**Exercise**
Write what comes next in the commentary on Kevin Warsh and the Federal Reserve below, picking up after its last sentence.

**Document passage**
=-=-=-=-=
Everything has changed, adapted, and structured itself around the abundance of money and its low price. Everything has adjusted to risk-taking without sanctions. Markets ignore a multitude of risks, including a worrying potential inflation. These markets are confident that the Fed will not take the risk of bursting speculative bubbles. They are pricing in relatively low policy rates and accommodative monetary conditions.

Re-reading Warsh’s response to a pertinent Bloomberg journalist, I go much further than anything I have said so far; I dare to write that Warsh is a clown!

The future cannot be predicted, but sometimes we can see the present with the eyes of tomorrow!

Analyze this response: a monument of evasion!

Enda Curran, Bloomberg:

“Could you please explain some of the principles that guide your own reaction function, and tell us a bit about the conditions under which, in your view, the Fed should react?”

Kevin Warsh:

“My answer to the last question will be very unsatisfactory. The Federal Reserve has many responsibilities, not only in monetary policy but also in supervision and regulation, consumer protection, and payments.
=-=-=-=-=
**Collected data**
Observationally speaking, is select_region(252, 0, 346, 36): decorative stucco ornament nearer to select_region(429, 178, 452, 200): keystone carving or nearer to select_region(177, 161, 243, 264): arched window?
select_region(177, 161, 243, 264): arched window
=-=-=-=-=
**Task response**
In my view, our credibility rests on our ability to deliver on our commitments across all these areas. I have spent more time on monetary policy than on all these other subjects during my first three weeks. But the more we deliver on our promises as good supervisors and good regulators, the more we will benefit, and the more our credibility in monetary policy will be strengthened.

When we achieve our price-stability objectives—which we will—the American people will feel that the difficulties they have endured over the past five years, partly because of inflation, now belong to the past, and this credibility will bear fruit in all our actions.”